Crikey, that Clive Palmer story looks strangely similar to the one we had in January
One man’s rip-off is another’s homage, and The Age plays fast and loose with a headline figure — to the tune of 1000 per cent.
We call this a rip-off. They probably say it’s postmodern homage. Sally Whyte, Crikey, yesterday:
Just days before Queensland Nickel went into voluntary administration, Clive Palmer made a last-ditch attempt to put himself at the front of the queue of creditors to the company.
And Sarah Elks and Paul Garvey, The Australian, January 21:
Four days before Clive Palmer’s Queensland Nickel Industries collapsed into voluntary administration, two of his companies staked a claim on all of the refinery’s assets in an apparent attempt to squeeze out redundant workers and other creditors.
A pinkwash blackout. Rick Morton, The Australian, Wednesday:
Telstra has quietly retreated from a public campaign pushing for same-sex marriage.
Prompts a telling admission from the pro camp about institutional capture. NSW Labor MP Trish Doyle, Facebook, also Wednesday:
Corporations don’t support these things because their overriding concern is profit, not the wellbeing of our society. As this episode demonstrates, most big businesses will pretend to care about social justice causes for so long as they think it will improve their bottom line. It’s time we stopped buying in to the fiction of benevolent capitalism and accepted that progressive political action has to be directed at institutional power, not drawn from it.
Punditry. Peter van Onselen, The Weekend Australian, Saturday:
The realities of what the post-election parliament might look like came into sharper focus this week with … Newspoll showing the Coalition … behind the Labor Party for the first time since Malcolm Turnbull assumed the prime ministership … The likelihood is that we are in for a tight electoral contest. We even may be about to witness the second hung parliament within three years.
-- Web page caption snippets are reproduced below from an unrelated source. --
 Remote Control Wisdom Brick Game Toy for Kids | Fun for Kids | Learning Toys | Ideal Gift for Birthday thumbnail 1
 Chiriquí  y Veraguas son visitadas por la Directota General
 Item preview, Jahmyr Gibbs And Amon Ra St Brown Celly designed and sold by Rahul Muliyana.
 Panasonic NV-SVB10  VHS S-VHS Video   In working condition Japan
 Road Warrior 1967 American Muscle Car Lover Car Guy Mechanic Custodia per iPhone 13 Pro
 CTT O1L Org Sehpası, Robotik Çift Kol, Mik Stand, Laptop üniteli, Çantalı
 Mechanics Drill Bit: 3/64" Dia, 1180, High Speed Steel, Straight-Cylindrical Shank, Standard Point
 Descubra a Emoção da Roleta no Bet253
And playing catch-up. James Massola, Fairfax Media, yesterday:
With the federal government’s two-party-preferred vote … tightening … the unthinkable might happen. It’s less than three years since the end of the 43rd parliament … but another hung parliament could happen.
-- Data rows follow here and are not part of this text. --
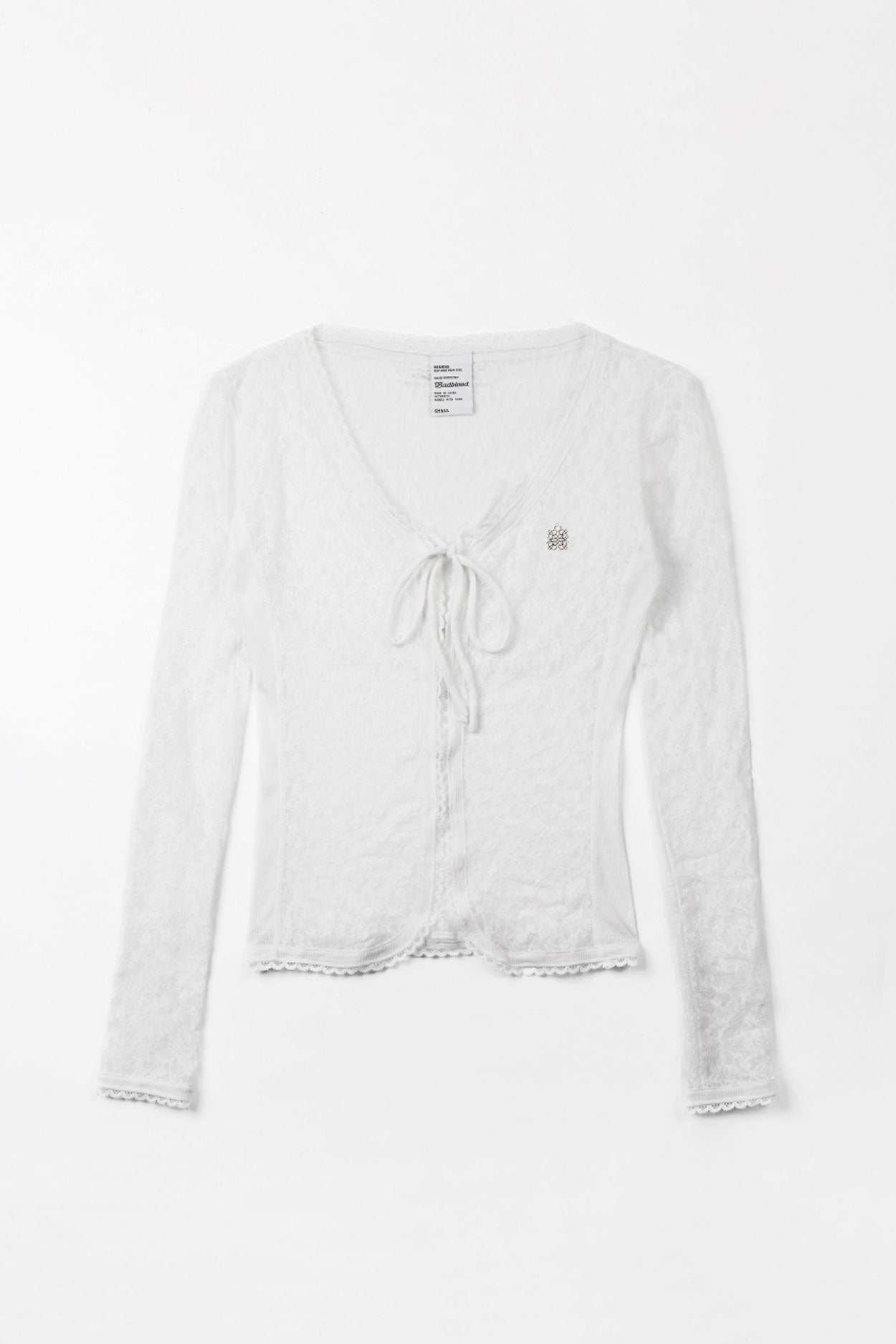 Badblood Selena Lace Cardigan White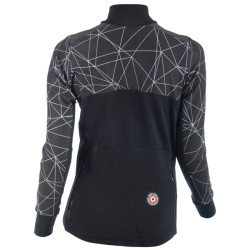 Bioracer Vesper Tempest Protect Winter Jacket Subli - Zwart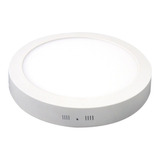 Plafon Led Redondo 18w - Moderno - Hogar - Interiores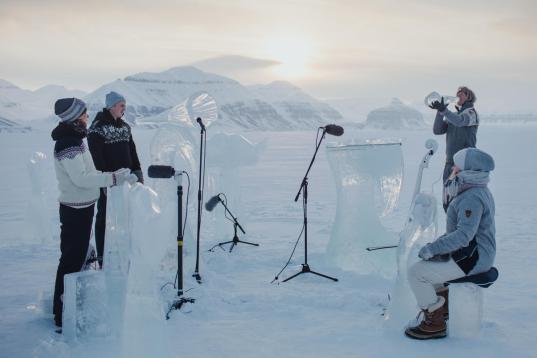 Ice Concert in the Arctic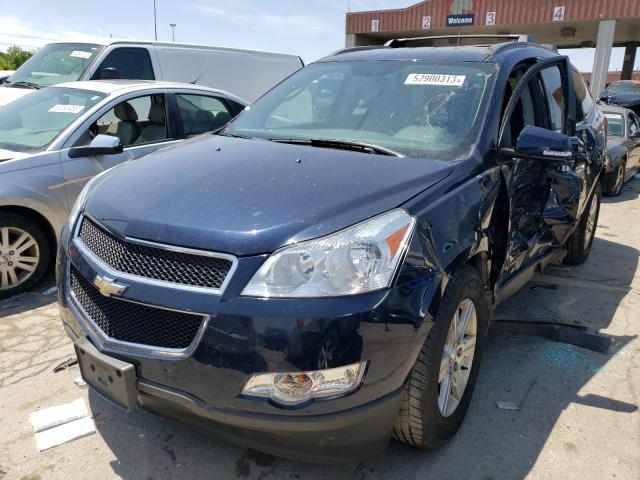 CHEVROLET TRAVERSE L 2012 with VIN 1GNKRGED6CJ136948 - Photo from auction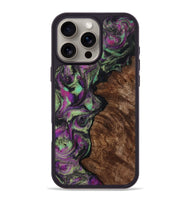iPhone 16 Pro Max Wood Phone Case - Keaton (Purple, 814862)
Climate change will kill us off. Daisy Dumas, The Sydney Morning Herald, Wednesday:
An aggressive species of marine bacteria responsible for many more deaths than sharks worldwide each year has been found in Sydney Harbour, with experts predicting outbreaks … along the city’s waterfront … with global warming.
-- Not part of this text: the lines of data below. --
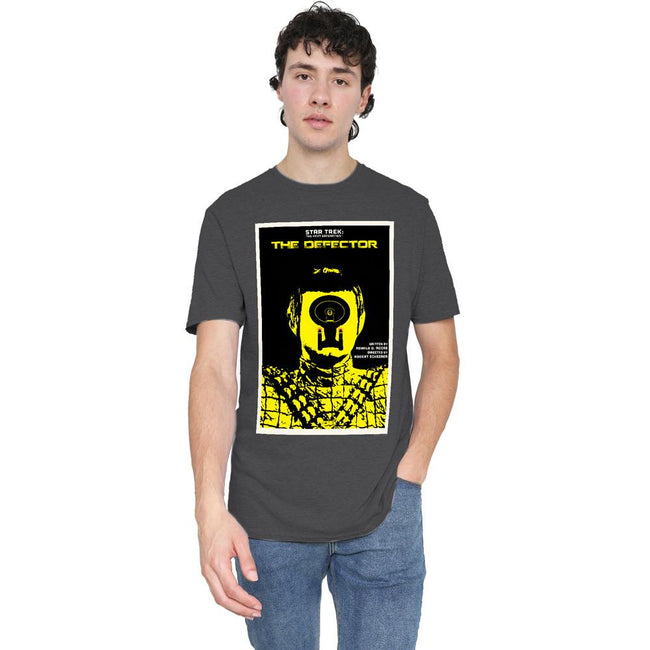 Charcoal - Lifestyle - Star Trek Unisex Adult The Next Generation Season 3 Episode 10 T-Shirt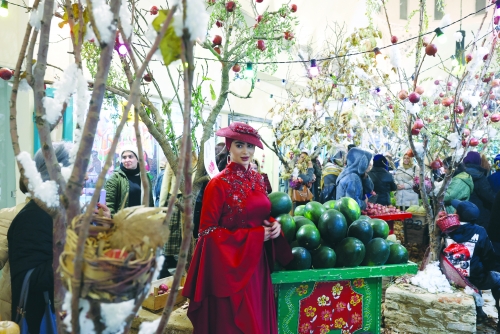 Iranians celebrate Yalda festival as economic woes bite 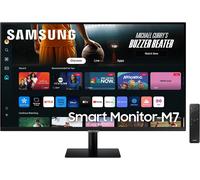 ChenQuanSarl-Smart Monitor M7 Noir - 32'' - Dalle Va, Uhd 4K (3840 X 2160), 60Hz, 4Ms, Inclinable, 2 X Hdmi (2.0), Usb-C (65W), 3 X Usb-A, Smart Tv, Gaming Hub, Ls32Dm700Uuxen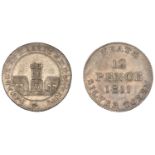 19th Century Tokens, GLAMORGANSHIRE, Neath, Hopkin Rees and David Morgan, Shilling, 1811, to...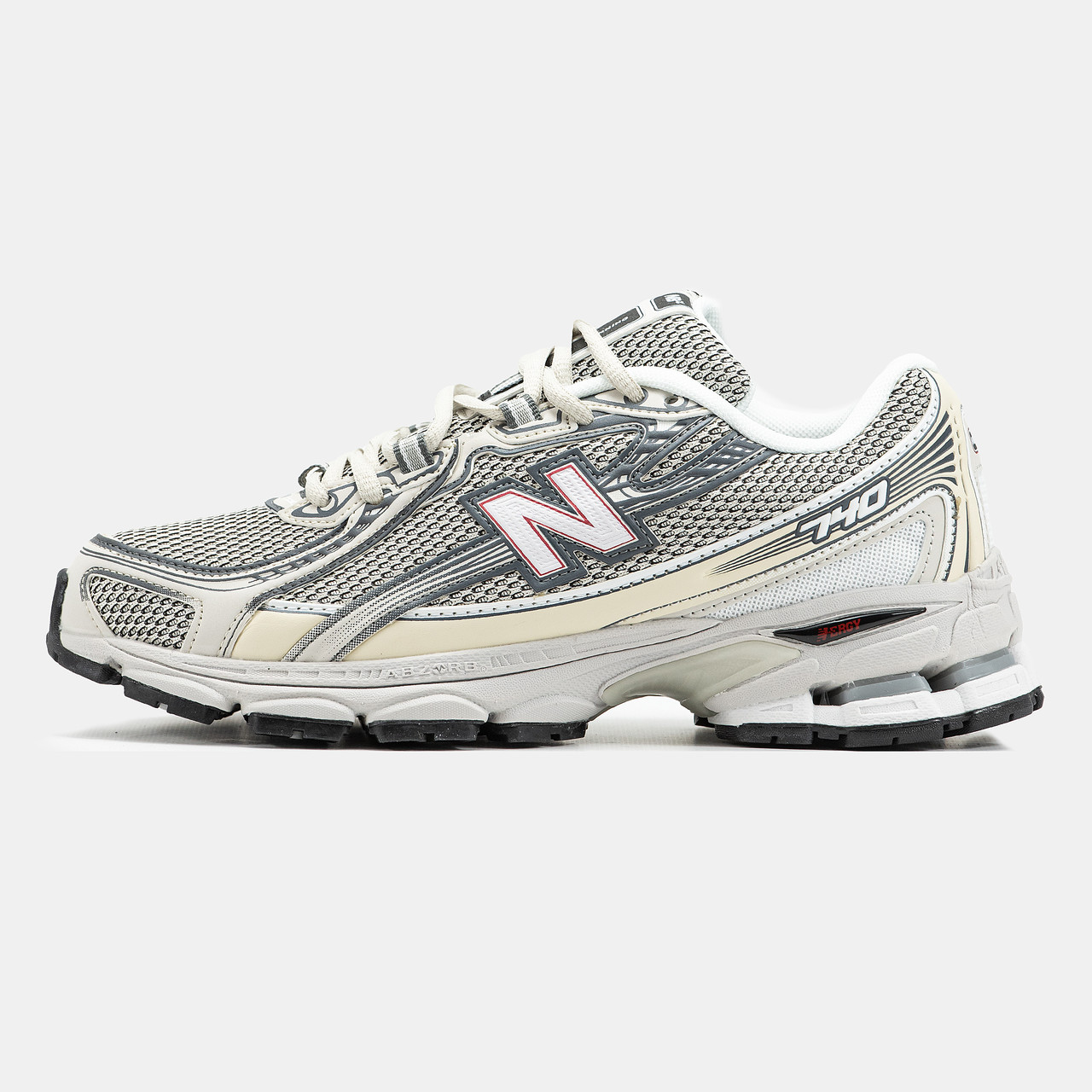 Жіночі Кросівки New Balance 740 Beige Grey / Нью Беланс 740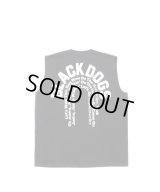 ROTTWEILER/RW NO SLEEVE T  BLACK
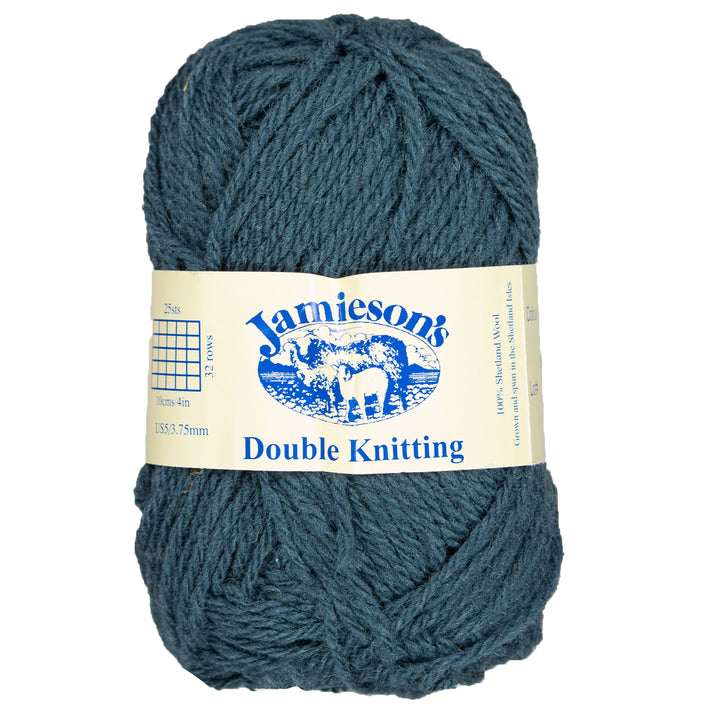Jamieson's of Shetland Double Knitting Yarn - 640 Stonehenge - Zoom Image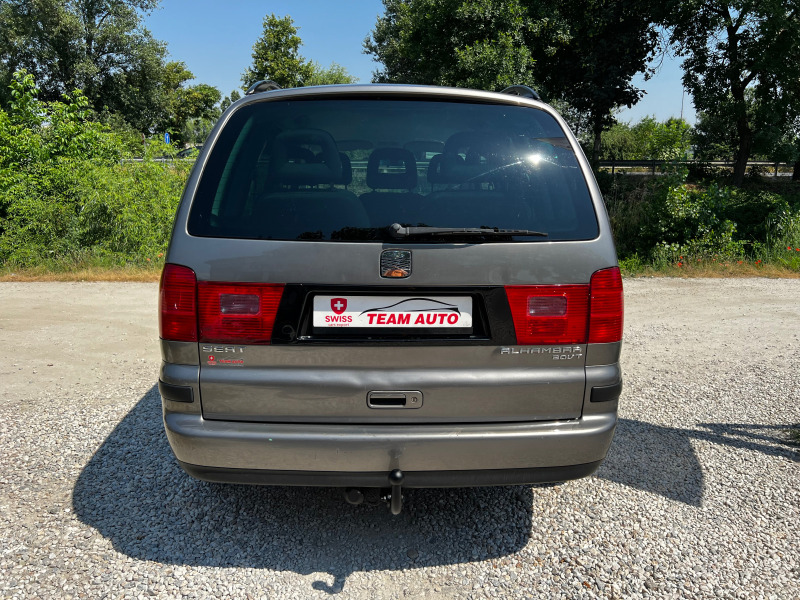 Seat Alhambra 1.8Т SWISS EDITION, снимка 4 - Автомобили и джипове - 46273627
Except thanks to climate change we won’t have been born. ABC News website, Saturday:
Alan Barreca … is one of three economists who studied … data between 1931 and 2010 and found a strong link between weather and birthrates … He said … “We project that the number of births will fall by about 107,000 per year in the United States by the end of the 21st century.”
What’s a thousandfold error between friends? Headline, The Age, yesterday:
Pledge of $570 billion to help stop family violence.
And the story opening:
Half a billion dollars will be spent to reduce family violence in Victoria over the next two years.
And where would we be without The Sydney Morning Herald’s hard-hitting stories? Website, yesterday:
Thirteen things you should never put in the dishwasher.